Aim of the task
Down to the last line, restate the material below exactly.

Data extract
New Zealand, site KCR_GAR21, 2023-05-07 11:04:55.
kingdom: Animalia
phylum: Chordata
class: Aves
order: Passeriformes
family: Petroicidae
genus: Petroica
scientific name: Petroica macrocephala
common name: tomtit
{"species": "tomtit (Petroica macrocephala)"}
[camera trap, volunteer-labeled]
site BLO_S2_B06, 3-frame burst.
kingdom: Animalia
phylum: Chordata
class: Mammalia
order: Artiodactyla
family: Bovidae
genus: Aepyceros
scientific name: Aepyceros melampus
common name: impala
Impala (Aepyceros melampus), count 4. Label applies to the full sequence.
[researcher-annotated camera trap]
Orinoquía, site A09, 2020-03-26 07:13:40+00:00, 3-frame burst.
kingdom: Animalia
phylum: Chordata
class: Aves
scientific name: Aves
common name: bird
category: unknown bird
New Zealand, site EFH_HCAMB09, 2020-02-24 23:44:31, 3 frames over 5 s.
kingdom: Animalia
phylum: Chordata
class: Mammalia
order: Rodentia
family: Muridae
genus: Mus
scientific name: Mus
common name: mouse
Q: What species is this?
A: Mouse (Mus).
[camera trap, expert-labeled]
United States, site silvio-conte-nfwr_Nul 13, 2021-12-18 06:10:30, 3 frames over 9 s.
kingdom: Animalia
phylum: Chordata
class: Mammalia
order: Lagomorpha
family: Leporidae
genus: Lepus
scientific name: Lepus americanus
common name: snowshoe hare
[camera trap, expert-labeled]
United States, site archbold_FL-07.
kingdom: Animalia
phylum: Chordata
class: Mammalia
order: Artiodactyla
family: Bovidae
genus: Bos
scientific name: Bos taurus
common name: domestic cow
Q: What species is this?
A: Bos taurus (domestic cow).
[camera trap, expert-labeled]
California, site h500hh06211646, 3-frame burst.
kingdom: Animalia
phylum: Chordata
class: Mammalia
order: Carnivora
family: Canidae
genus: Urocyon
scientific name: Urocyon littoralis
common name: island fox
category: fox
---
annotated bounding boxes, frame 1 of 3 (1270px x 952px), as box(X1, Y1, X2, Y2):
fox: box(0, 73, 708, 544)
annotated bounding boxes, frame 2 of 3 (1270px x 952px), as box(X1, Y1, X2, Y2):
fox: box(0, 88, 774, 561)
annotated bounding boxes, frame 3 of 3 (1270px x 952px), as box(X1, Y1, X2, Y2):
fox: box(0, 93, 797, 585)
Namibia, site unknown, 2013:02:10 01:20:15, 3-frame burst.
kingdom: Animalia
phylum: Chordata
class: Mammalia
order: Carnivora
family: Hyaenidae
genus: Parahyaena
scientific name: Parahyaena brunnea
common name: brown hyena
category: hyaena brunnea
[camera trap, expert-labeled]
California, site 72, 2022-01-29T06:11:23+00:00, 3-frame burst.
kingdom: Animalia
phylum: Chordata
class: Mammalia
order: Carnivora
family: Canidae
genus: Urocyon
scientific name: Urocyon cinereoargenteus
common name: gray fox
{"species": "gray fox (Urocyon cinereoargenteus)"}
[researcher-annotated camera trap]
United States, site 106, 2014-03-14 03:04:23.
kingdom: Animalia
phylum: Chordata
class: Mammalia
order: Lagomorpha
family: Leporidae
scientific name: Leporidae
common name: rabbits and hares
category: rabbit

Response area
New Zealand, site KCR_GAR21, 2023-05-07 11:04:55.
kingdom: Animalia
phylum: Chordata
class: Aves
order: Passeriformes
family: Petroicidae
genus: Petroica
scientific name: Petroica macrocephala
common name: tomtit
{"species": "tomtit (Petroica macrocephala)"}
[camera trap, volunteer-labeled]
site BLO_S2_B06, 3-frame burst.
kingdom: Animalia
phylum: Chordata
class: Mammalia
order: Artiodactyla
family: Bovidae
genus: Aepyceros
scientific name: Aepyceros melampus
common name: impala
Impala (Aepyceros melampus), count 4. Label applies to the full sequence.
[researcher-annotated camera trap]
Orinoquía, site A09, 2020-03-26 07:13:40+00:00, 3-frame burst.
kingdom: Animalia
phylum: Chordata
class: Aves
scientific name: Aves
common name: bird
category: unknown bird
New Zealand, site EFH_HCAMB09, 2020-02-24 23:44:31, 3 frames over 5 s.
kingdom: Animalia
phylum: Chordata
class: Mammalia
order: Rodentia
family: Muridae
genus: Mus
scientific name: Mus
common name: mouse
Q: What species is this?
A: Mouse (Mus).
[camera trap, expert-labeled]
United States, site silvio-conte-nfwr_Nul 13, 2021-12-18 06:10:30, 3 frames over 9 s.
kingdom: Animalia
phylum: Chordata
class: Mammalia
order: Lagomorpha
family: Leporidae
genus: Lepus
scientific name: Lepus americanus
common name: snowshoe hare
[camera trap, expert-labeled]
United States, site archbold_FL-07.
kingdom: Animalia
phylum: Chordata
class: Mammalia
order: Artiodactyla
family: Bovidae
genus: Bos
scientific name: Bos taurus
common name: domestic cow
Q: What species is this?
A: Bos taurus (domestic cow).
[camera trap, expert-labeled]
California, site h500hh06211646, 3-frame burst.
kingdom: Animalia
phylum: Chordata
class: Mammalia
order: Carnivora
family: Canidae
genus: Urocyon
scientific name: Urocyon littoralis
common name: island fox
category: fox
---
annotated bounding boxes, frame 1 of 3 (1270px x 952px), as box(X1, Y1, X2, Y2):
fox: box(0, 73, 708, 544)
annotated bounding boxes, frame 2 of 3 (1270px x 952px), as box(X1, Y1, X2, Y2):
fox: box(0, 88, 774, 561)
annotated bounding boxes, frame 3 of 3 (1270px x 952px), as box(X1, Y1, X2, Y2):
fox: box(0, 93, 797, 585)
Namibia, site unknown, 2013:02:10 01:20:15, 3-frame burst.
kingdom: Animalia
phylum: Chordata
class: Mammalia
order: Carnivora
family: Hyaenidae
genus: Parahyaena
scientific name: Parahyaena brunnea
common name: brown hyena
category: hyaena brunnea
[camera trap, expert-labeled]
California, site 72, 2022-01-29T06:11:23+00:00, 3-frame burst.
kingdom: Animalia
phylum: Chordata
class: Mammalia
order: Carnivora
family: Canidae
genus: Urocyon
scientific name: Urocyon cinereoargenteus
common name: gray fox
{"species": "gray fox (Urocyon cinereoargenteus)"}
[researcher-annotated camera trap]
United States, site 106, 2014-03-14 03:04:23.
kingdom: Animalia
phylum: Chordata
class: Mammalia
order: Lagomorpha
family: Leporidae
scientific name: Leporidae
common name: rabbits and hares
category: rabbit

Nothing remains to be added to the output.